Page text:
This plaque marks the location of Devlin’s Pub, which stood on the site of what is now the Point A Hotel, Parnell Street, Dublin 1.

In mid-1919, Derry born Liam Devlin relocated from Glasgow with his family of seven children to a public house that he bought at 68 Parnell Street, Dublin. Within a few weeks he had offered the use of upstairs rooms to Michael Collins.

The pub quickly became one of the main locations for meetings of the IRB Headquarters of Intelligence. It was a significant location during the War of Independence. Meetings were held daily at the pub, attended by Michael Collins, Frank Thornton, Liam Tobin, Emmet Dalton and many others of the leadership of the Volunteers and the IRB.

As many as eight to ten Volunteers and Officers were accommodated there every night during this period. Devlin was himself an Intelligence Officer and was entrusted with the safe keeping of National Loan Funds.

Michael Collins waited here for news about the abandoned escape and later execution of Kevin Barry. He was also in Devlin’s Pub on the morning of Bloody Sunday. The pub was the location of the Mutiny, which threatened the very survival of the Free State, led by Liam Tobin, in March 1924.

The plaque was unveiled by the Lord Mayor of Dublin, Daithí de Róiste, and John Healey, grandson of Liam Devlin, on 5 April 2024.

Clonturk Park – venue for the All Ireland Finals

Photograph of a Dublin City Council plaque commemorating Clonturk Park as the venue for All Ireland Finals, at Richmond Road, Dublin 3.

This plaque, at the Drumcondra AFC clubhouse on Richmond Road, Dublin 3, commemorates Clonturk Park as the venue for the GAA All Ireland finals in both hurling and football for 1890, 1891, 1892, and 1894.

The matches played at Clonturk Park included landmark occasions such as Cork’s first All Ireland championship in hurling, and Dublin’s first in football; the first football final between Dublin and Kerry, and the only win by a Kerry team in the hurling championship.

The 1893 final was transferred to the Phoenix Park because the grass at Clonturk had not been cut for the occasion.

After Clonturk Park’s era as the preferred GAA venue in the city came to an end, the All Ireland final of 1895 was the first to be played on Mr Butterly’s amusement grounds on Jones’s Road, the venue now better known as Croke Park.

The plaque was unveiled by the Lord Mayor of Dublin, Daithí de Róiste, and Uachtarán Cumann Lúthchleas Gael Jarlath Burns, on 23 March 2024.

Kite, John – Dublin Fire Brigade

Photograph of a Dublin City Council plaque commemorating Fireman John Kite, at 10 Trinity Street, Dublin 2.

Task list:
A – Write out the part of the plaque descriptions that opens with the words containing "This plaque marks" and closes with "and the IRB.".
B – For each statement, say whether the plaque descriptions agree, answering yes or no and quoting the words that settle it: (i) Liam Devlin moved to Dublin from Glasgow. (ii) The 1893 All Ireland final was played at Clonturk Park. (iii) The Clonturk Park plaque was unveiled on 5 April 2024.
C – According to the plaque descriptions, at what address was the public house that Liam Devlin bought?
Rely on the plaque descriptions alone, with no outside knowledge.

Information shown:
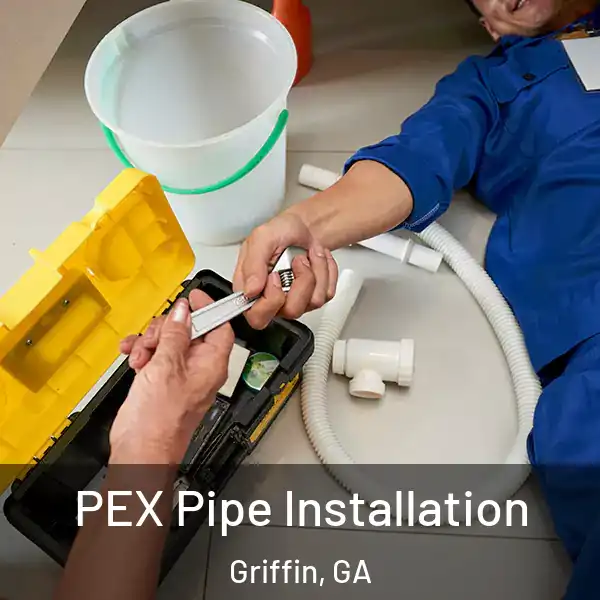  PEX Pipe Installation Griffin, GA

Answers for this exercise:
A –
This plaque marks the location of Devlin’s Pub, which stood on the site of what is now the Point A Hotel, Parnell Street, Dublin 1.

In mid-1919, Derry born Liam Devlin relocated from Glasgow with his family of seven children to a public house that he bought at 68 Parnell Street, Dublin. Within a few weeks he had offered the use of upstairs rooms to Michael Collins.

The pub quickly became one of the main locations for meetings of the IRB Headquarters of Intelligence. It was a significant location during the War of Independence. Meetings were held daily at the pub, attended by Michael Collins, Frank Thornton, Liam Tobin, Emmet Dalton and many others of the leadership of the Volunteers and the IRB.

B –
(i) Yes: "Derry born Liam Devlin relocated from Glasgow with his family of seven children"
(ii) No: "The 1893 final was transferred to the Phoenix Park because the grass at Clonturk had not been cut for the occasion."
(iii) No: "and Uachtarán Cumann Lúthchleas Gael Jarlath Burns, on 23 March 2024."

C – 68 Parnell Street, Dublin.